Unicode error on imported content

espenmn · March 2, 2023, 7:07pm

I have been strugling with importing an old Frontpage2003- site to Plone.

Finally, I thought things were OK, since the content displays correctly.
Unfortunately, when I try to edit I get

ValueError: All strings must be XML compatible: Unicode or ASCII, no NULL bytes or control characters

If I check 'obj.text.output', I get this. Is there a way I can search / replace / change from a script so I dont have to do all (20.000 pages) the import again

b'Familjen Onstads verksamhet under bekv\xc3\xa4mlighetsflagg \xc3\xa4r kans'

PS: Unfortunately, som of files have both this AND etc.

yurj · March 3, 2023, 7:55am

espenmn · March 3, 2023, 1:47pm

Thanks. Do you know if it is possible to 'find out what needs to be changed' (There must be some control characters, but I cant 'see them (in obj.text.output)

yurj · March 6, 2023, 8:25am

I think you've to convert this to unicode equivalent.

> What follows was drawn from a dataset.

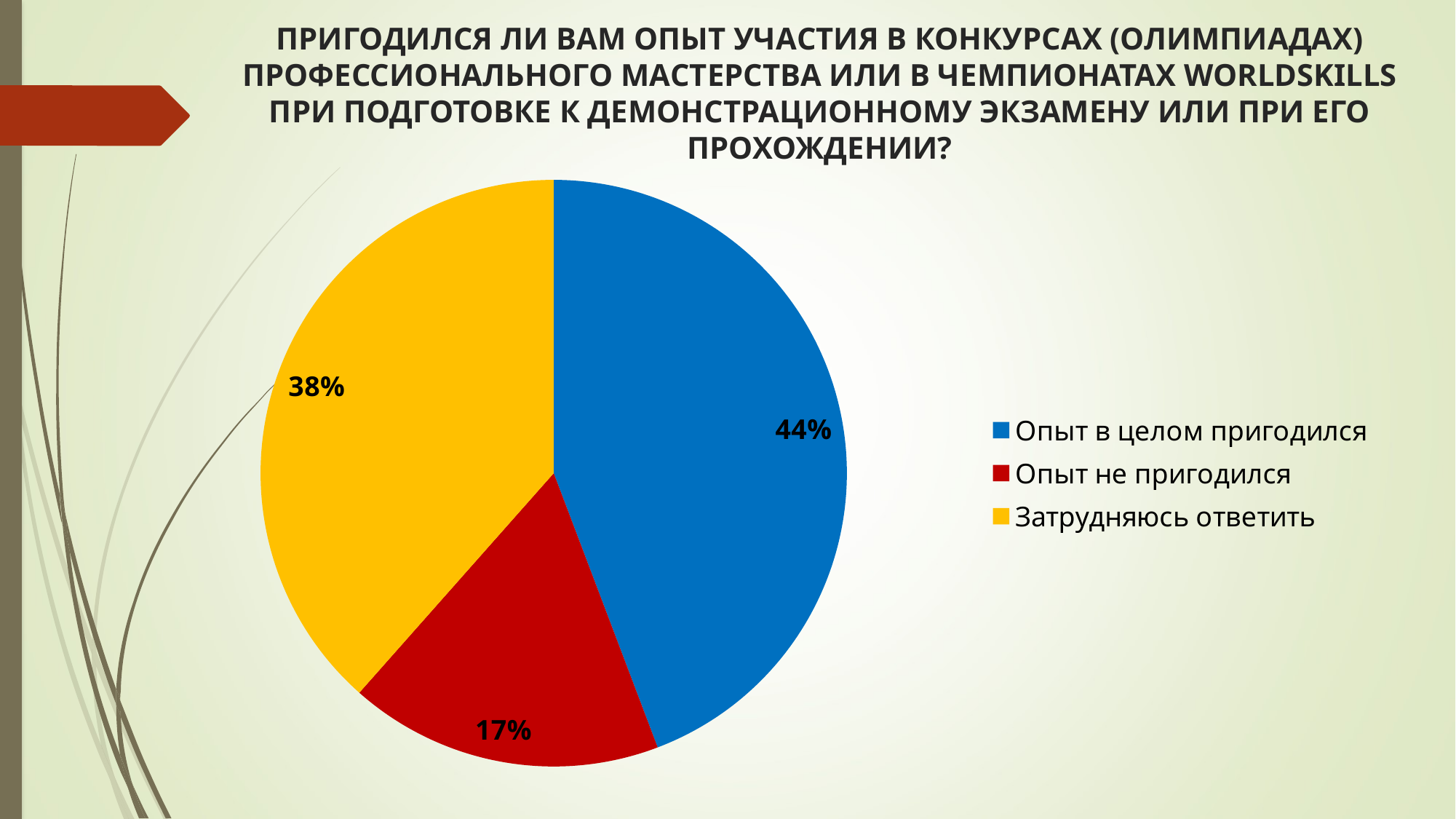
What is the difference in percentage points between "Затрудняюсь ответить" and "Опыт не пригодился"? 21 What share of the pie is labelled "Затрудняюсь ответить"? 38% What share of the pie is labelled "Опыт в целом пригодился"? 44% What colour is the slice for "Затрудняюсь ответить"? yellow What is the difference in percentage points between "Опыт в целом пригодился" and "Опыт не пригодился"? 27 Which category has the largest slice of the pie? Опыт в целом пригодился What kind of chart is shown on the slide? pie chart How many entries does the legend list? 3 What share of the pie is labelled "Опыт не пригодился"? 17% Which is larger: the slice for "Опыт в целом пригодился" or the slice for "Затрудняюсь ответить"? Опыт в целом пригодился How many slices does the pie chart have? 3 Which category has the smallest slice of the pie? Опыт не пригодился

espenmn · March 6, 2023, 11:03am

In fact, it is not the problem. It looks like there are some control characters ( \t \n or similar that messes up some of the pages. I am not exactly sure which yet). There are so much hard-coded html (thank you Microsoft). And so many different encoding. Maybe it is better to do some kind of lxm clean. I will try that and report back ( loop, read body text, = lxml.html.clean.clean_html(bodytext); save bodytext.

Will report back

I got rid of some, by using replace \t\n before import but seems like there are more.